Verursacht Reinigungsmilch einen klebrigen Schleier, wenn sie nicht mit einem Gesichtswasser nachbehandelt wird?

Melden

Ja, das kann tatsächlich passieren. Reinigungsmilch ist so konzipiert, dass sie besonders mild ist und die Haut nicht austrocknet. Das führt jedoch dazu, dass sie oft Rückstände hinterlässt.

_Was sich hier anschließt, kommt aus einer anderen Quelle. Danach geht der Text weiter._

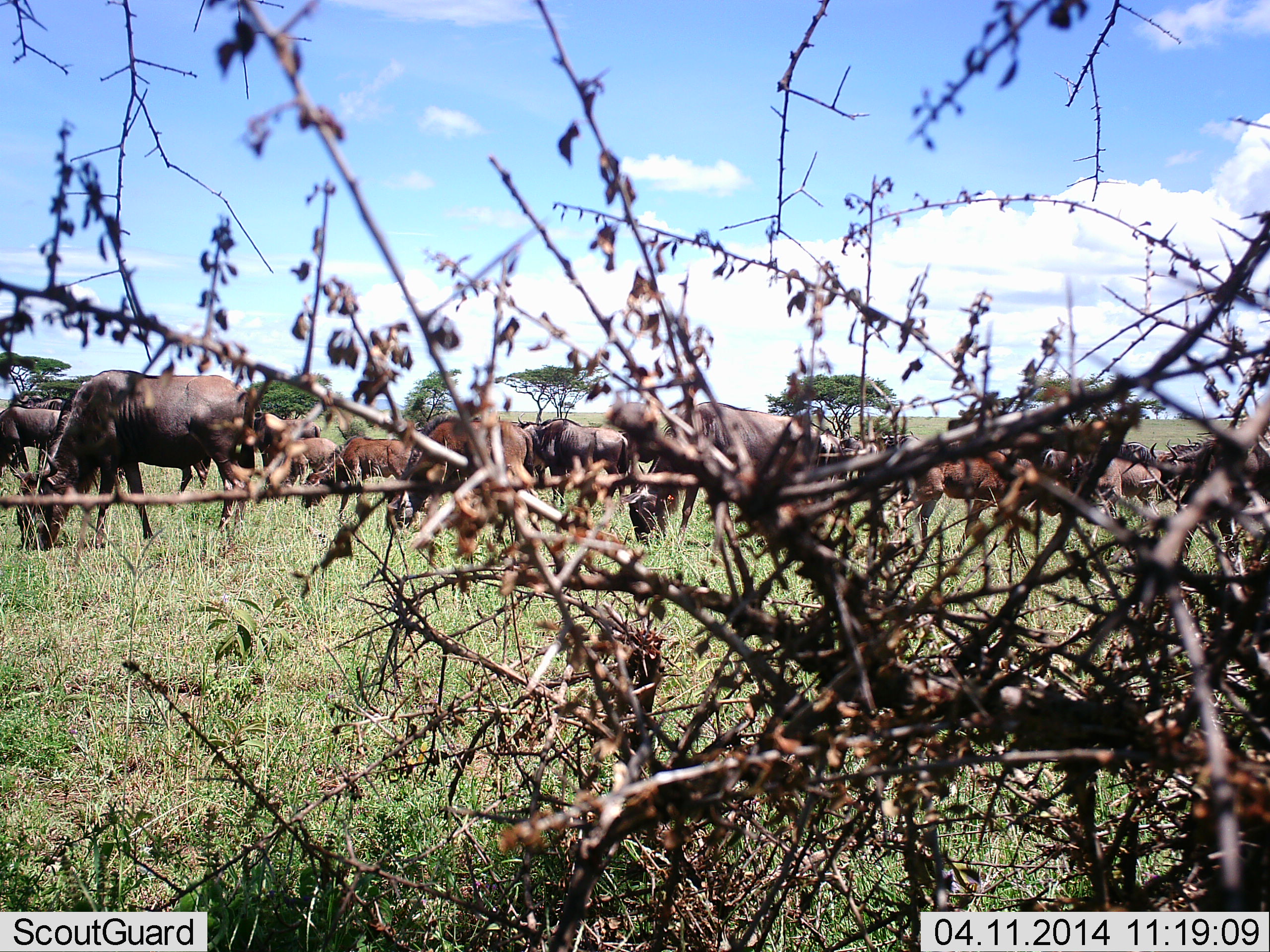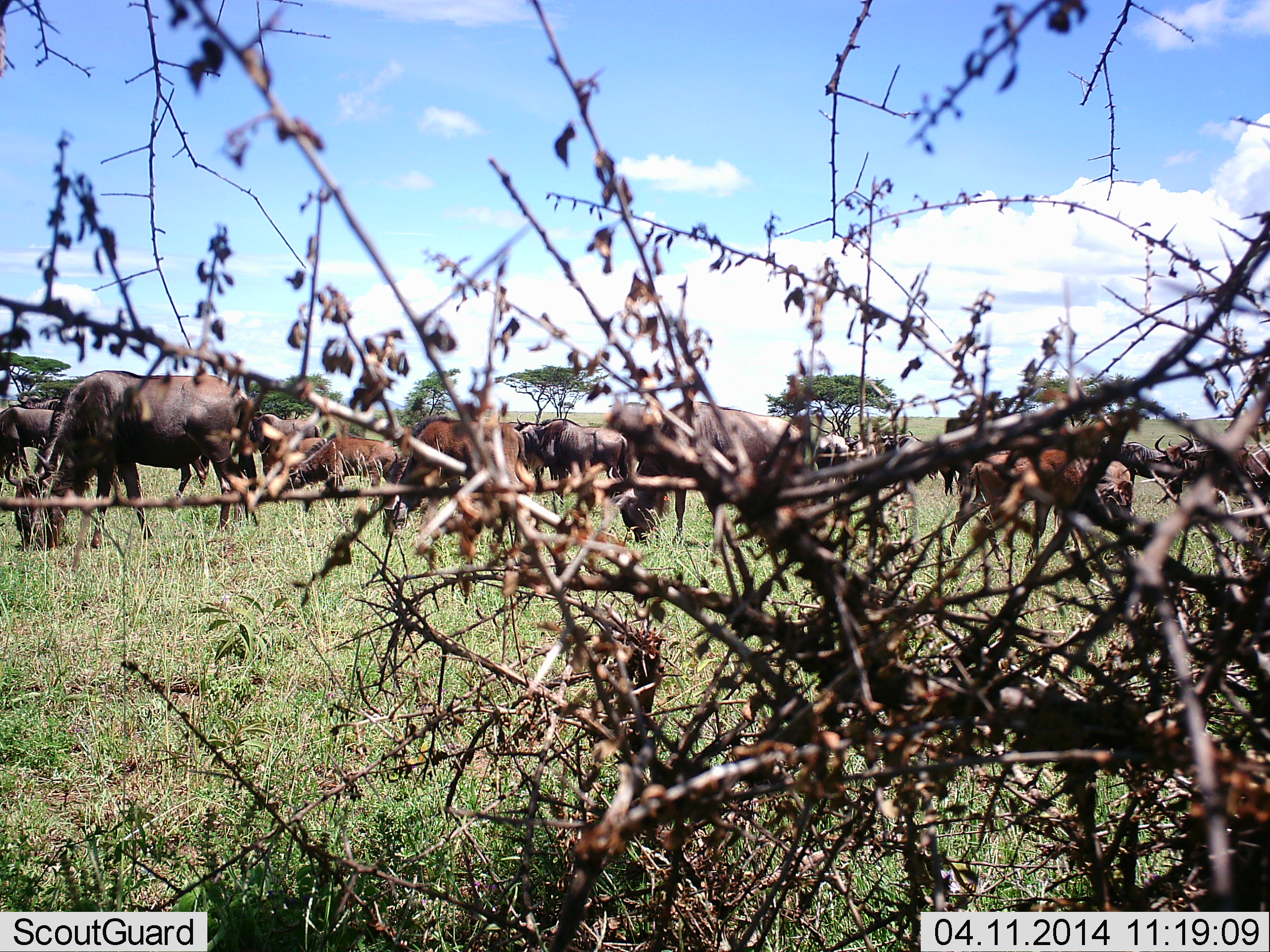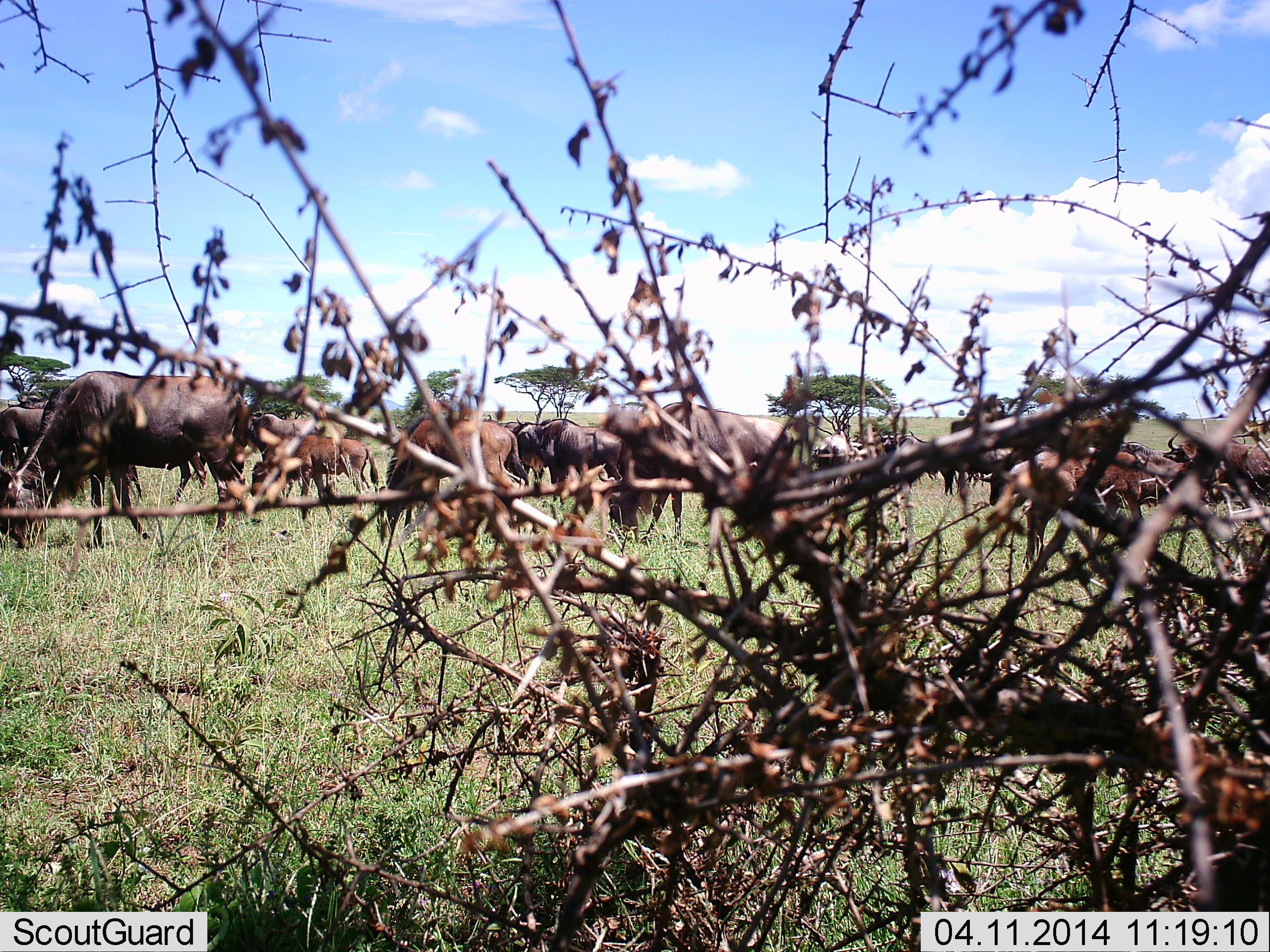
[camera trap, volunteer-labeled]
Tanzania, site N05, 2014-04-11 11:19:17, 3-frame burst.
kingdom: Animalia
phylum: Chordata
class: Mammalia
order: Artiodactyla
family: Bovidae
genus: Connochaetes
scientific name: Connochaetes taurinus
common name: blue wildebeest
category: wildebeest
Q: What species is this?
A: Wildebeest (blue wildebeest) (Connochaetes taurinus).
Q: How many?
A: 11-50.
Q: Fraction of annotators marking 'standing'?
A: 50%.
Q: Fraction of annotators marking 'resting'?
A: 0%.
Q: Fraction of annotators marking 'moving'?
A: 20%.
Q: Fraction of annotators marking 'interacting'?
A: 0%.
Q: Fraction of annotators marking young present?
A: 40%.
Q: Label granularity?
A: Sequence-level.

Hier sind die Gründe, warum ein klebriger Schleier entstehen kann und wie man ihn vermeidet:

1. Die Zusammensetzung (Rückfettung)

Reinigungsmilch ist eine Emulsion aus Wasser und Ölen/Fetten. Sie soll Schmutz und Make-up lösen, ohne die natürliche Hautbarriere anzugreifen. Viele Produkte enthalten „rückfettende“ Inhaltsstoffe. Wenn diese nicht gründlich entfernt werden, bleiben sie als Film auf der Haut liegen.

2. Emulgatoren

Damit sich Öl und Wasser in der Milch mischen, sind Emulgatoren enthalten. Diese können sich manchmal klebrig anfühlen, wenn sie nach der Reinigung auf der Haut verbleiben.

3. Falsche Anwendung

Oft wird Reinigungsmilch nur mit einem trockenen Wattepad abgenommen. Das reicht meistens nicht aus, um alle gelösten Schmutzpartikel und die Milch selbst restlos zu entfernen. Ein Teil des Produkts wird so nur auf dem Gesicht verteilt.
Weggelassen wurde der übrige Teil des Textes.